XII. НА ВОДАХ
В то утро, когда "Курортная Газета" объявила, что его превосходительство г-н министр народного просвещения, его помощник Бомпар и их свита остановились в гостинице "Alpes Dauphinoises", произошел великий переполох в остальных гостиницах.
Как раз La Laita берегла уже два дня для рекламы женевского епископа, чтобы объявить о нем в удобную минуту, так же как и члена генерального совета департамента Изерн, помощника судьи в Таити, архитектора из Бостона, словом, целую коллекцию.
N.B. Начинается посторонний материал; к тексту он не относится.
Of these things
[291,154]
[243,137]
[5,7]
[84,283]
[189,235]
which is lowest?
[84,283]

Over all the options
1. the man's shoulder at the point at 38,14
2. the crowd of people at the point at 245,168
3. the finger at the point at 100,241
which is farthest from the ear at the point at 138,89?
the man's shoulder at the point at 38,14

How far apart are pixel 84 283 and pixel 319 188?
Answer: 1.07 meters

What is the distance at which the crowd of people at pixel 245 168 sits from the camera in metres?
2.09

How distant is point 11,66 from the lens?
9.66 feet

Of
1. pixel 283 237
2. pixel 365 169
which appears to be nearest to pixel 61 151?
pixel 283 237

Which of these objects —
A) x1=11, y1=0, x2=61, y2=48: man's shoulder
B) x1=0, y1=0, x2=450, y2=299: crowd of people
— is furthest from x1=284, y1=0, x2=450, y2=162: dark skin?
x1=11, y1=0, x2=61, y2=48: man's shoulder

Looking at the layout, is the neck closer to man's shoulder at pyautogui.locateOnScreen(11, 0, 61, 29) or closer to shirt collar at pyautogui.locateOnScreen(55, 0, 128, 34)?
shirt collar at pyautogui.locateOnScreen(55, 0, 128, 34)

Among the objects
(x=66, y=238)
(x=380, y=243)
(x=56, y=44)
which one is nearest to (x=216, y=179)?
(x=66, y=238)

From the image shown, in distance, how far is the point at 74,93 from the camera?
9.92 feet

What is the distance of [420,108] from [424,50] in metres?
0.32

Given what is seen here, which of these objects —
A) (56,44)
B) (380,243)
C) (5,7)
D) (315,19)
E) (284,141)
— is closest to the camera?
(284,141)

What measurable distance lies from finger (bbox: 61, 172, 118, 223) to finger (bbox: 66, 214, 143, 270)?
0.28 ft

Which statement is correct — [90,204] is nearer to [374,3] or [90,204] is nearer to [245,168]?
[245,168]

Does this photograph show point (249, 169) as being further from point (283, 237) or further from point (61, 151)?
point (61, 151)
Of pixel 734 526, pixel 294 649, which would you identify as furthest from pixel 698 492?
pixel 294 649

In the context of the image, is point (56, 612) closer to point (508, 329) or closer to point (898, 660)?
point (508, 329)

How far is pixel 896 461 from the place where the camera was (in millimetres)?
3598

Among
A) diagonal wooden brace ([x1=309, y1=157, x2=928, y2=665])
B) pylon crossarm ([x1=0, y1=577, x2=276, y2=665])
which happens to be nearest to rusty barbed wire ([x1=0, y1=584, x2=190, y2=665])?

La Chevrette тоже ожидала "депутата Роны с семьей". Но и депутат и все остальные, все пропало, унесенное, затерявшееся в сверкающей полосе славы, повсюду следовавшей за Руместаном. Только о нем и говорили, только им и занимались. Пользовались всевозможными предлогами для того, чтобы проникнуть в его гостиницу, пройти мимо гостиной нижнего этажа, окнами в сад, где министр завтракал вместе с дамами и своим помощником, посмотреть, как он играет в шары, любимую игру южан, с отцом Оливьери, святым мужем, страшно волосатым и до того привыкшим жить с дикарями, что он перенял некоторые из их манер, испускал ужасные крики при прицеливании и взмахивал шарами над головой точно томагауком.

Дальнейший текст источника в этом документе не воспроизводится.